#### PAGE EXTRACT:
-*-*-
Third, a good piece of advice from Andrew Gelman is, "Models with interactions can often be more easily interpreted if we first pre-process the data by centering each input variable about its mean or some other convenient reference point." And that actually applies to all of the coefficients, not just the interaction.

(The overall idea that the interaction represents the difference in slope of the groups is correct. The details of what that actually means can be tricky.)

EDIT: While I'm replying to this question, I'd ask about your previous question if you've considered all three possible options for a linear model: complete pooling, no pooling, and mixed-effects/hierarchical?
-*-*-
#### RECORDED DATA:
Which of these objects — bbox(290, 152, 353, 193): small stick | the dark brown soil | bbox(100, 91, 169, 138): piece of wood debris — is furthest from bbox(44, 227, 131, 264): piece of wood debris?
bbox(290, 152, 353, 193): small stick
-*-*-
#### WRITTEN TASKS:
- 1) Copy out the passage from the reply on interaction terms, beginning at the words "Third, a good" and stopping after "pooling, and mixed-effects/hierarchical?".
- 2) Answer these questions from the reply on interaction terms:
(a) Whose advice on centering input variables does it quote?
(b) What does it say the interaction represents overall?
(c) What three options for a linear model does the edit name?

#### ANSWERS TO THE EXERCISE:
- 1)
Third, a good piece of advice from Andrew Gelman is, "Models with interactions can often be more easily interpreted if we first pre-process the data by centering each input variable about its mean or some other convenient reference point." And that actually applies to all of the coefficients, not just the interaction.

(The overall idea that the interaction represents the difference in slope of the groups is correct. The details of what that actually means can be tricky.)

EDIT: While I'm replying to this question, I'd ask about your previous question if you've considered all three possible options for a linear model: complete pooling, no pooling, and mixed-effects/hierarchical?

- 2)
(a) Andrew Gelman
(b) The difference in slope of the groups
(c) Complete pooling, no pooling, and mixed-effects/hierarchical